Raisa teringat belum izin kepada Kun. Perempuan itu berjalan sambil merogoh tasnya untuk mengambil ponsel. Namun, rasa ragu tiba-tiba mempengaruhi otaknya. Ia berhenti sejenak dari langkahnya, menimbang-nimbang. Akhirnya ia memutuskan untuk menelepon Kun. Bagaimanapun, Raisa wajib meminta izin kepada Kun sebelum keluar rumah.

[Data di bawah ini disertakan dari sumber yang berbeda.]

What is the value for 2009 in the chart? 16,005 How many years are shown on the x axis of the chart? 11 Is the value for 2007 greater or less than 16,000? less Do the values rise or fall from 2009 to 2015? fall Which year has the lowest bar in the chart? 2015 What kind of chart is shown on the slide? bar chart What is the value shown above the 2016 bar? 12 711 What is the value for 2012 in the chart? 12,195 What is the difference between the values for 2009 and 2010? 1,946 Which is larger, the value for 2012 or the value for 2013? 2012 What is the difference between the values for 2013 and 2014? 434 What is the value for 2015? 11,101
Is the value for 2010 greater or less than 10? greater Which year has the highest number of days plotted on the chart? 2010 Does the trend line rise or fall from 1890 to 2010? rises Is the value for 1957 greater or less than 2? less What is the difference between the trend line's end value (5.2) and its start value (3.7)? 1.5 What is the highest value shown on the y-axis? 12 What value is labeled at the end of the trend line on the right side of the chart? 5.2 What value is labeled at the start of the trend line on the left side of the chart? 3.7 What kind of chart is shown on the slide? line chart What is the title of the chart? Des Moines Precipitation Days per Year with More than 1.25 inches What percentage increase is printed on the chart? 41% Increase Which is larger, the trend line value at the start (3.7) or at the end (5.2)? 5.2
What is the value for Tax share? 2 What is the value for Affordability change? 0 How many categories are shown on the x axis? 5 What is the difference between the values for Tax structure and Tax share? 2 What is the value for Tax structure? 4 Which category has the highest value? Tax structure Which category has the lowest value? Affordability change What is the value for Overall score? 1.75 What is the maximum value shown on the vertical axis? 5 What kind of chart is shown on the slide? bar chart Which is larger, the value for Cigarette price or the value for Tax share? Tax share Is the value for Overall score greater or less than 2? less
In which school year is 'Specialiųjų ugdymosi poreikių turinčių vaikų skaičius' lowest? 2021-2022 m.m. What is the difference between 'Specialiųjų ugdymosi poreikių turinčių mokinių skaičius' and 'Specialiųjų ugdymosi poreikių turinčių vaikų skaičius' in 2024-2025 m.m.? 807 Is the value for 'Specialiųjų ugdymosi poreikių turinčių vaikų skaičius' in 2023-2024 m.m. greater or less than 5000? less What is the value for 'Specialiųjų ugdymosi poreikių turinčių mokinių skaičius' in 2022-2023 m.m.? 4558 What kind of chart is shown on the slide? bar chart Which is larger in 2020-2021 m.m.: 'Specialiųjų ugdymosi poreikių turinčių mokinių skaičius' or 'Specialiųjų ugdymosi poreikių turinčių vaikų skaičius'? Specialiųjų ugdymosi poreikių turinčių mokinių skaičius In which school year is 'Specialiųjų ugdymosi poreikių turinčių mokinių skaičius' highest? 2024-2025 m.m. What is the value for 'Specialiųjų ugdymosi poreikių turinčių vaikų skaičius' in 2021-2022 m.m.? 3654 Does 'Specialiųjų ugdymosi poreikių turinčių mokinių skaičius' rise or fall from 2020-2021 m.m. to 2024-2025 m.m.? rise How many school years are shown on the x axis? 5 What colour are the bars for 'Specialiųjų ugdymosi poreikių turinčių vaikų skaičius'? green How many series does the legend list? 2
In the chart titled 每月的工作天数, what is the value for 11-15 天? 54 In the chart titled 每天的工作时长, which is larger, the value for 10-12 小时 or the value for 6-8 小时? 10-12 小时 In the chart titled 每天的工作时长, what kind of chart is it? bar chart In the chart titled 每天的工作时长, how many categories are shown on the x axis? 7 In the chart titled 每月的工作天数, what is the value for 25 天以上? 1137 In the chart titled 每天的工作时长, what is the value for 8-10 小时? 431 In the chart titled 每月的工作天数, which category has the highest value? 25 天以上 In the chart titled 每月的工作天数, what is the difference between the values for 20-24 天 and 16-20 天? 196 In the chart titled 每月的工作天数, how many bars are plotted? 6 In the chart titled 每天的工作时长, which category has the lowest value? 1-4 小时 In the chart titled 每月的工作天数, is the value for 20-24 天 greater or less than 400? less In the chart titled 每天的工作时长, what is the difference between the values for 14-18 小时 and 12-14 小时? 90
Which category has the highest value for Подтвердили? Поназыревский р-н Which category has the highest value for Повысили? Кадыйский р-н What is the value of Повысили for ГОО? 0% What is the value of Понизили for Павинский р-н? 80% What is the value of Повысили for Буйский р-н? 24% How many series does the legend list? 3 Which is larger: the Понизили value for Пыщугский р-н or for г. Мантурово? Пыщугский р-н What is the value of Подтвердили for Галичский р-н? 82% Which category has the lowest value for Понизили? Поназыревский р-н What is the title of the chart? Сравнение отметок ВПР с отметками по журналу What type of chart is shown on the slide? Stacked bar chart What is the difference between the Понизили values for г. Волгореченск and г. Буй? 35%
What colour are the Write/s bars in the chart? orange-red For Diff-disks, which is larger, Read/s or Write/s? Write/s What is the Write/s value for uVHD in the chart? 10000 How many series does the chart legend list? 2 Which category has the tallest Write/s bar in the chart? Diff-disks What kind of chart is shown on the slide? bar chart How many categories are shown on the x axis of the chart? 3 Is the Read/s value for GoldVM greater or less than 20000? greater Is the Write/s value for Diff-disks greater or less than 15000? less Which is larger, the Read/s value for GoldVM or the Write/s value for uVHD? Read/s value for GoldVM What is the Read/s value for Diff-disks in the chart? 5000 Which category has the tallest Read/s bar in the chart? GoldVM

Raisa meletakkan benda pipih itu ditelinganya, sementara ekor matanya menangkap seorang laki-laki dengan seragam gojek duduk di atas motor. Dua kali percobaan, nomor Kun tidak bisa dihubungi.  Raisa terus berjalan dengan mata fokus pada layar ponsel, mengetik sesuatu untuk dikirim pada sang suami.

“Raisa ....”

Perempuan itu menghentikan langkah dan gerakan jemarinya. Bariton itu ... seolah membuat waktu terhenti. Terhenyak, tentu saja saat matanya menangkap sosok lelaki yang kini tersenyum di hadapannya. Pras? Antara rindu dan kecewa mengungkung dada Raisa.

Raisa menelan ludah dan segera berbalik badan untuk segera enyah dari hadapan lelaki yang pernah menorehkan luka di hatinya. Bahkan luka itu masih basah, dan kini berdarah-darah kembali.

“Raisa, tunnggu!” Raisa berlari, tapi Pras lebih cepat. Pergelangan tangannya kini terkunci oleh genggaman Pras, membuatnya terpaksa berhenti dan menoleh ke arah Pras.

“Aku mau bicara, Raisa. Please!” Pras memohon.

“Tidak ada yang perlu dibicarakan!” Netra Raisa kini mulai berkaca-kaca. Pras mendesah karena Raisa bersikeras untuk segera berlalu dari hadapannya.

“Tolong, kamu harus tahu semuanya, Raisa. Aku mohon.” Meskipun Pras tahu tidak akan mengubah apa-apa, setidaknya dengan menceritakan semuanya Raisa tidak lagi berpikiran bahwa dirinya adalah laki-laki kotor seperti yang pernah dituduhkan padanya. 

Raisa tidak peduli, terus melangkah cepat menuju pintu.

“Raisa, setidaknya kamu tidak membatalkan pesanan ojekmu. Itu akan merusak ratingku. Aku butuh pekerjaan ini.” Pras berteriak, memandang lekat Raisa yang kini berhenti di depan pintu.

Raisa menunduk. Menahan air mata yang mulai menggenang. Pras benar, dia tidak boleh membatalkan pesanan ojeknya.